══ SELECTED EXTRACT

This notebook demonstates a method for identifying outliers.

There are three notebooks in the Outliers section:<br>
1. This notebook
2. [InterquartileRange](https://colab.research.google.com/github/cagBRT/Data/blob/main/6_InterquartileRange.ipynb)
3. [AutomaticOutlierDetection](https://colab.research.google.com/github/cagBRT/Data/blob/main/7_AutomaticOutlierDetection.ipynb)

In [None]:
# Clone the entire repo.
!git clone -s https://github.com/cagBRT/Data.git cloned-repo
%cd cloned-repo

In [None]:
!pip install outlier-plotting

# **Outliers are** ...<br>
“Observation which deviates so much from other observations as to arouse suspicion it was generated by a different mechanism” — Hawkins(1980)

**Why we care about outliers**

In [None]:
from IPython.display import Image
Image("outlier.png" , width=640)

This notebook demonstrates methods to identify outliers

# **What is an outlier?** <br>

A dataset can contain values that are outside the range of what is expected and unlike the other data. <br>
These are called outliers.<br><br>
Identifying data outliers is an important skill for machine learning.

Outliers can be caused by:<br>
- measurement error
-data input error
- corruption of data
- true outlier observation

What constitutes an outlier depends on the data. <br>
When working with data, an subject matter expert should be consulted<br>
The SME will to interpret the data and decide if it is a true outlier or not.

In [None]:
import matplotlib.pyplot as plt
from numpy.random import seed
from numpy.random import randn
from numpy import mean
from numpy import std

**Create a Synthetic Dataset**

In [None]:
# seed the random number generator
#This will make each dataset the same
seed(1)
# generate univariate observations
data = 5 * randn(10000) + 50
# summarize
print('mean=%.3f stdv=%.3f' % (mean(data), std(data)))

In [None]:
data.shape
y=[]
for i in range(len(data)):
  y.append(i)
data.shape

It is worthwhile to consider plotting the identified outlier values, perhaps in the context of non-outlier values to see if there are any systematic relationship or pattern to the outliers. If there is, perhaps they are not outliers and can be explained, or perhaps the outliers themselves can be identified more systematically.

In [None]:
plt.scatter(data,y )

# **Standard Deviation Method**

In [None]:
Image("standardDev2.png" , width=640)

1 Standard deviation from the mean = 68%<br>
2 Standard deviation from the mean = 95%<br>
3 Standard deviation from the mean = 99.7%<br>

Values that are outside of the 3 standard deviation are rare or unlikely, but still part of the distribution.

════
══ DATA SEGMENT

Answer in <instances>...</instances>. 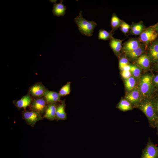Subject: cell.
<instances>
[{"mask_svg": "<svg viewBox=\"0 0 158 158\" xmlns=\"http://www.w3.org/2000/svg\"><path fill=\"white\" fill-rule=\"evenodd\" d=\"M147 117L150 127L155 128L158 118L157 116L154 101L146 100L141 102L137 107Z\"/></svg>", "mask_w": 158, "mask_h": 158, "instance_id": "1", "label": "cell"}, {"mask_svg": "<svg viewBox=\"0 0 158 158\" xmlns=\"http://www.w3.org/2000/svg\"><path fill=\"white\" fill-rule=\"evenodd\" d=\"M47 89L41 83H38L34 84L29 88V93L32 96L37 98L43 97L45 91Z\"/></svg>", "mask_w": 158, "mask_h": 158, "instance_id": "9", "label": "cell"}, {"mask_svg": "<svg viewBox=\"0 0 158 158\" xmlns=\"http://www.w3.org/2000/svg\"><path fill=\"white\" fill-rule=\"evenodd\" d=\"M126 100L131 104L135 105L137 107L141 102L140 92L139 88L135 87L131 92L128 94L126 96Z\"/></svg>", "mask_w": 158, "mask_h": 158, "instance_id": "8", "label": "cell"}, {"mask_svg": "<svg viewBox=\"0 0 158 158\" xmlns=\"http://www.w3.org/2000/svg\"><path fill=\"white\" fill-rule=\"evenodd\" d=\"M150 56L153 60H158V52L149 53Z\"/></svg>", "mask_w": 158, "mask_h": 158, "instance_id": "29", "label": "cell"}, {"mask_svg": "<svg viewBox=\"0 0 158 158\" xmlns=\"http://www.w3.org/2000/svg\"><path fill=\"white\" fill-rule=\"evenodd\" d=\"M154 102L156 114L158 118V100Z\"/></svg>", "mask_w": 158, "mask_h": 158, "instance_id": "31", "label": "cell"}, {"mask_svg": "<svg viewBox=\"0 0 158 158\" xmlns=\"http://www.w3.org/2000/svg\"><path fill=\"white\" fill-rule=\"evenodd\" d=\"M22 117L28 124L33 127L37 122L42 119L40 114L31 110L23 111Z\"/></svg>", "mask_w": 158, "mask_h": 158, "instance_id": "7", "label": "cell"}, {"mask_svg": "<svg viewBox=\"0 0 158 158\" xmlns=\"http://www.w3.org/2000/svg\"><path fill=\"white\" fill-rule=\"evenodd\" d=\"M156 67L158 69V62H157V63L156 64Z\"/></svg>", "mask_w": 158, "mask_h": 158, "instance_id": "35", "label": "cell"}, {"mask_svg": "<svg viewBox=\"0 0 158 158\" xmlns=\"http://www.w3.org/2000/svg\"><path fill=\"white\" fill-rule=\"evenodd\" d=\"M157 129V134L158 136V122H157L156 126V128Z\"/></svg>", "mask_w": 158, "mask_h": 158, "instance_id": "34", "label": "cell"}, {"mask_svg": "<svg viewBox=\"0 0 158 158\" xmlns=\"http://www.w3.org/2000/svg\"><path fill=\"white\" fill-rule=\"evenodd\" d=\"M139 40L133 38L125 42L122 45L121 49L126 53L131 51L139 47L141 44Z\"/></svg>", "mask_w": 158, "mask_h": 158, "instance_id": "10", "label": "cell"}, {"mask_svg": "<svg viewBox=\"0 0 158 158\" xmlns=\"http://www.w3.org/2000/svg\"><path fill=\"white\" fill-rule=\"evenodd\" d=\"M122 20L114 13L112 14L111 20V25L112 30L111 31L113 34L114 32L119 27H120Z\"/></svg>", "mask_w": 158, "mask_h": 158, "instance_id": "20", "label": "cell"}, {"mask_svg": "<svg viewBox=\"0 0 158 158\" xmlns=\"http://www.w3.org/2000/svg\"></svg>", "mask_w": 158, "mask_h": 158, "instance_id": "36", "label": "cell"}, {"mask_svg": "<svg viewBox=\"0 0 158 158\" xmlns=\"http://www.w3.org/2000/svg\"><path fill=\"white\" fill-rule=\"evenodd\" d=\"M116 108L123 111L130 110L133 109L132 105L126 99L121 100L117 105Z\"/></svg>", "mask_w": 158, "mask_h": 158, "instance_id": "21", "label": "cell"}, {"mask_svg": "<svg viewBox=\"0 0 158 158\" xmlns=\"http://www.w3.org/2000/svg\"><path fill=\"white\" fill-rule=\"evenodd\" d=\"M145 26L142 22L133 23L131 25L130 33L132 35H140L145 29Z\"/></svg>", "mask_w": 158, "mask_h": 158, "instance_id": "18", "label": "cell"}, {"mask_svg": "<svg viewBox=\"0 0 158 158\" xmlns=\"http://www.w3.org/2000/svg\"><path fill=\"white\" fill-rule=\"evenodd\" d=\"M129 64V62L127 59L123 58L120 59L119 61V66L121 69L125 66Z\"/></svg>", "mask_w": 158, "mask_h": 158, "instance_id": "27", "label": "cell"}, {"mask_svg": "<svg viewBox=\"0 0 158 158\" xmlns=\"http://www.w3.org/2000/svg\"><path fill=\"white\" fill-rule=\"evenodd\" d=\"M140 158H158V147L152 142L149 137Z\"/></svg>", "mask_w": 158, "mask_h": 158, "instance_id": "5", "label": "cell"}, {"mask_svg": "<svg viewBox=\"0 0 158 158\" xmlns=\"http://www.w3.org/2000/svg\"><path fill=\"white\" fill-rule=\"evenodd\" d=\"M158 33L153 26L145 28L140 35L139 40L142 42L146 47L150 43L154 41L157 37Z\"/></svg>", "mask_w": 158, "mask_h": 158, "instance_id": "4", "label": "cell"}, {"mask_svg": "<svg viewBox=\"0 0 158 158\" xmlns=\"http://www.w3.org/2000/svg\"><path fill=\"white\" fill-rule=\"evenodd\" d=\"M154 29L158 33V22L153 26Z\"/></svg>", "mask_w": 158, "mask_h": 158, "instance_id": "33", "label": "cell"}, {"mask_svg": "<svg viewBox=\"0 0 158 158\" xmlns=\"http://www.w3.org/2000/svg\"><path fill=\"white\" fill-rule=\"evenodd\" d=\"M121 75L124 79H127L131 77V73L130 71H122Z\"/></svg>", "mask_w": 158, "mask_h": 158, "instance_id": "28", "label": "cell"}, {"mask_svg": "<svg viewBox=\"0 0 158 158\" xmlns=\"http://www.w3.org/2000/svg\"><path fill=\"white\" fill-rule=\"evenodd\" d=\"M48 104L45 98L42 97L32 99L30 107L31 110L42 115L45 113Z\"/></svg>", "mask_w": 158, "mask_h": 158, "instance_id": "6", "label": "cell"}, {"mask_svg": "<svg viewBox=\"0 0 158 158\" xmlns=\"http://www.w3.org/2000/svg\"><path fill=\"white\" fill-rule=\"evenodd\" d=\"M130 66L128 64L123 67L121 70L122 71H130Z\"/></svg>", "mask_w": 158, "mask_h": 158, "instance_id": "30", "label": "cell"}, {"mask_svg": "<svg viewBox=\"0 0 158 158\" xmlns=\"http://www.w3.org/2000/svg\"><path fill=\"white\" fill-rule=\"evenodd\" d=\"M139 88L142 96L145 97L150 95L154 90L152 76L149 75H144L140 81Z\"/></svg>", "mask_w": 158, "mask_h": 158, "instance_id": "3", "label": "cell"}, {"mask_svg": "<svg viewBox=\"0 0 158 158\" xmlns=\"http://www.w3.org/2000/svg\"><path fill=\"white\" fill-rule=\"evenodd\" d=\"M71 83L68 82L61 87L59 93L61 96H64L70 94Z\"/></svg>", "mask_w": 158, "mask_h": 158, "instance_id": "23", "label": "cell"}, {"mask_svg": "<svg viewBox=\"0 0 158 158\" xmlns=\"http://www.w3.org/2000/svg\"><path fill=\"white\" fill-rule=\"evenodd\" d=\"M125 84L126 89L129 91H131L135 87L136 81L134 77H131L126 80Z\"/></svg>", "mask_w": 158, "mask_h": 158, "instance_id": "24", "label": "cell"}, {"mask_svg": "<svg viewBox=\"0 0 158 158\" xmlns=\"http://www.w3.org/2000/svg\"><path fill=\"white\" fill-rule=\"evenodd\" d=\"M120 27L121 31L123 33L126 34L130 29L131 25L123 21L122 20Z\"/></svg>", "mask_w": 158, "mask_h": 158, "instance_id": "26", "label": "cell"}, {"mask_svg": "<svg viewBox=\"0 0 158 158\" xmlns=\"http://www.w3.org/2000/svg\"><path fill=\"white\" fill-rule=\"evenodd\" d=\"M122 42V40L114 37L110 40L109 46L115 54L118 55L119 54L121 50Z\"/></svg>", "mask_w": 158, "mask_h": 158, "instance_id": "17", "label": "cell"}, {"mask_svg": "<svg viewBox=\"0 0 158 158\" xmlns=\"http://www.w3.org/2000/svg\"><path fill=\"white\" fill-rule=\"evenodd\" d=\"M57 106L56 103L49 104L44 113V117L51 121L55 119Z\"/></svg>", "mask_w": 158, "mask_h": 158, "instance_id": "15", "label": "cell"}, {"mask_svg": "<svg viewBox=\"0 0 158 158\" xmlns=\"http://www.w3.org/2000/svg\"><path fill=\"white\" fill-rule=\"evenodd\" d=\"M147 47L144 44H141L137 48L126 54V57L131 60L139 58L144 52Z\"/></svg>", "mask_w": 158, "mask_h": 158, "instance_id": "14", "label": "cell"}, {"mask_svg": "<svg viewBox=\"0 0 158 158\" xmlns=\"http://www.w3.org/2000/svg\"><path fill=\"white\" fill-rule=\"evenodd\" d=\"M54 2L52 12L54 16L58 17L64 16L66 13V7L63 4V1L61 0L59 3H56L55 1H52Z\"/></svg>", "mask_w": 158, "mask_h": 158, "instance_id": "13", "label": "cell"}, {"mask_svg": "<svg viewBox=\"0 0 158 158\" xmlns=\"http://www.w3.org/2000/svg\"><path fill=\"white\" fill-rule=\"evenodd\" d=\"M74 20L81 34L89 37L93 35L94 29L97 24L93 21H89L84 18L82 11H80Z\"/></svg>", "mask_w": 158, "mask_h": 158, "instance_id": "2", "label": "cell"}, {"mask_svg": "<svg viewBox=\"0 0 158 158\" xmlns=\"http://www.w3.org/2000/svg\"><path fill=\"white\" fill-rule=\"evenodd\" d=\"M66 104L64 101L57 107L55 119L57 120H65L67 118L66 114L65 111Z\"/></svg>", "mask_w": 158, "mask_h": 158, "instance_id": "16", "label": "cell"}, {"mask_svg": "<svg viewBox=\"0 0 158 158\" xmlns=\"http://www.w3.org/2000/svg\"><path fill=\"white\" fill-rule=\"evenodd\" d=\"M153 81L155 85L158 86V75L155 76L154 78Z\"/></svg>", "mask_w": 158, "mask_h": 158, "instance_id": "32", "label": "cell"}, {"mask_svg": "<svg viewBox=\"0 0 158 158\" xmlns=\"http://www.w3.org/2000/svg\"><path fill=\"white\" fill-rule=\"evenodd\" d=\"M61 96L59 94L54 91L47 90L44 92V97L48 104L56 103L60 101Z\"/></svg>", "mask_w": 158, "mask_h": 158, "instance_id": "11", "label": "cell"}, {"mask_svg": "<svg viewBox=\"0 0 158 158\" xmlns=\"http://www.w3.org/2000/svg\"><path fill=\"white\" fill-rule=\"evenodd\" d=\"M113 34L111 32H109L103 29L99 30L98 34V39L106 41L111 40Z\"/></svg>", "mask_w": 158, "mask_h": 158, "instance_id": "22", "label": "cell"}, {"mask_svg": "<svg viewBox=\"0 0 158 158\" xmlns=\"http://www.w3.org/2000/svg\"><path fill=\"white\" fill-rule=\"evenodd\" d=\"M136 62L142 68L147 69L150 66V60L148 56L146 54H142L138 58Z\"/></svg>", "mask_w": 158, "mask_h": 158, "instance_id": "19", "label": "cell"}, {"mask_svg": "<svg viewBox=\"0 0 158 158\" xmlns=\"http://www.w3.org/2000/svg\"><path fill=\"white\" fill-rule=\"evenodd\" d=\"M32 99L29 94H27L22 97L19 100L15 101L14 103L18 109L23 108L25 110L28 106H30Z\"/></svg>", "mask_w": 158, "mask_h": 158, "instance_id": "12", "label": "cell"}, {"mask_svg": "<svg viewBox=\"0 0 158 158\" xmlns=\"http://www.w3.org/2000/svg\"><path fill=\"white\" fill-rule=\"evenodd\" d=\"M130 71L133 75L135 77H138L140 74L141 71L140 69L135 65H130Z\"/></svg>", "mask_w": 158, "mask_h": 158, "instance_id": "25", "label": "cell"}]
</instances>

════

## INSTRUCTION
Answer these about the outliers notebook:
1. How many notebooks does the Outliers section contain?
2. How many observations does the synthetic dataset generate?
3. What percentage does the notebook give for 2 standard deviations from the mean?
The listing has nothing to do with this.

## RESULT
1. Three
2. 10000
3. 95%